11. The method according to claim 8, wherein the first user interface comprises at least one of daily calorie expenditure, daily calorie intake, or a daily calorie deficit, and the daily calorie deficit is determined based on a difference between the daily calorie expenditure and the daily calorie intake.
12. The method according to claim 8, wherein after performing detection to obtain the resting metabolic rate, the method further comprises:
displaying a third user interface based on the resting metabolic rate and a historical resting metabolic rate when a decrease of the resting metabolic rate meets a preset condition, wherein the third user interface is configured to alert the user to the decrease of the resting metabolic rate.
13. The method according to claim 12, wherein the wearable device stores daily calorie intake of the user, and when the daily calorie intake is less than a calorie intake threshold, the third user interface is further configured to make an alert for an excessive dieting state.
14. The method according to claim 12, wherein when the wearable device detects that there is an ongoing fat loss plan, the third user interface is further configured to make an alert for a fat loss plateau.
15. The method according to claim 6, wherein the physiological parameter comprises at least one of the following parameters: a resting heart rate, resting heart rate variability, a body temperature, a skin temperature, or a respiratory rate.
16. The method according to claim 6, wherein the psychological parameter comprises at least one of the following parameters: a stress score or a stress level.
17. The method according to claim 6, wherein the sleep parameter comprises at least one of the following parameters: sleep time, sleep duration, sleep quality, or deep sleep continuity.
18. The method according to claim 8, wherein displaying, by the wearable device, the first user interface based on the resting metabolic rate comprises:
displaying, by the wearable device, the first user interface based on the resting metabolic rate and the at least one parameter, wherein the first user interface indicates a parameter that affects the change information of the resting metabolic rate.
19. A wearable device, comprising one or more processors and one or more memories, wherein
the one or more memories are configured to store one or more computer programs and data information, wherein the one or more computer programs comprise instructions; and
when the instructions are executed by the one or more processors, the wearable device is enabled to perform:
displaying a first resting metabolic rate; and
displaying a second resting metabolic rate after obtaining exercise data of a user; wherein the first resting metabolic rate is different from the second resting metabolic rate.

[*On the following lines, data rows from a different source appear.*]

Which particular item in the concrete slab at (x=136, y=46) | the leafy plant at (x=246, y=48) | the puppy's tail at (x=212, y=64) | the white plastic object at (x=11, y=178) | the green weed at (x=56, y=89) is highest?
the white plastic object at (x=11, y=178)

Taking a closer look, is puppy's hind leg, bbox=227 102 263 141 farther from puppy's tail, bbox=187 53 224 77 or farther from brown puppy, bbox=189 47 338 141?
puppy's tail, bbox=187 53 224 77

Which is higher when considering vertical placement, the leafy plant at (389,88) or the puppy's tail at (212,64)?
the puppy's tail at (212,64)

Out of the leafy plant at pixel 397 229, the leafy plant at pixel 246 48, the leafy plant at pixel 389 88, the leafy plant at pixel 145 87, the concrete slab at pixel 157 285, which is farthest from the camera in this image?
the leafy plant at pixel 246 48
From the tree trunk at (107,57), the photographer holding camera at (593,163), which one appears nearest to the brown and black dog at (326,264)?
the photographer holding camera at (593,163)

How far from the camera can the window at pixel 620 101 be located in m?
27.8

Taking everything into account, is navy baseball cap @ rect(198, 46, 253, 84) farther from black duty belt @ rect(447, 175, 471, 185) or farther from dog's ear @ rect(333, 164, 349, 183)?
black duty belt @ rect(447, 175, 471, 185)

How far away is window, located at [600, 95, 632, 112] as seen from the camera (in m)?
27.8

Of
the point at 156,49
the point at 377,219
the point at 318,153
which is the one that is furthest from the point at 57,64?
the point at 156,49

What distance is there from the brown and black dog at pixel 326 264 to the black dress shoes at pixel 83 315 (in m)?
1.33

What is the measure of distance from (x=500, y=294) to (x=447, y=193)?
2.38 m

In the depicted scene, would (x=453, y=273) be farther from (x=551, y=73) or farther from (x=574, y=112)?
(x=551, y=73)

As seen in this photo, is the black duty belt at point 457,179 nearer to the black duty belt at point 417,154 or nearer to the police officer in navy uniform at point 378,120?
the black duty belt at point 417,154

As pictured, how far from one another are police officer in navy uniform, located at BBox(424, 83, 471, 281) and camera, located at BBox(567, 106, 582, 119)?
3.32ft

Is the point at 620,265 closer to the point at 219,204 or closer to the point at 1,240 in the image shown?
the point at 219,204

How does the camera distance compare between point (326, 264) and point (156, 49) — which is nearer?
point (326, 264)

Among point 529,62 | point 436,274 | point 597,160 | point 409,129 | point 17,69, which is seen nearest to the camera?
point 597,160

20. The wearable device according to claim 19, wherein when the instructions are executed by the one or more processors, the wearable device is enabled to perform the following:
before displaying a second resting metabolic rate:
determining exercise duration and exercise intensity based on the exercise data; and
determining the second resting metabolic rate based on the exercise duration and the exercise intensity; wherein the second resting metabolic rate indicates a resting metabolic rate after exercise.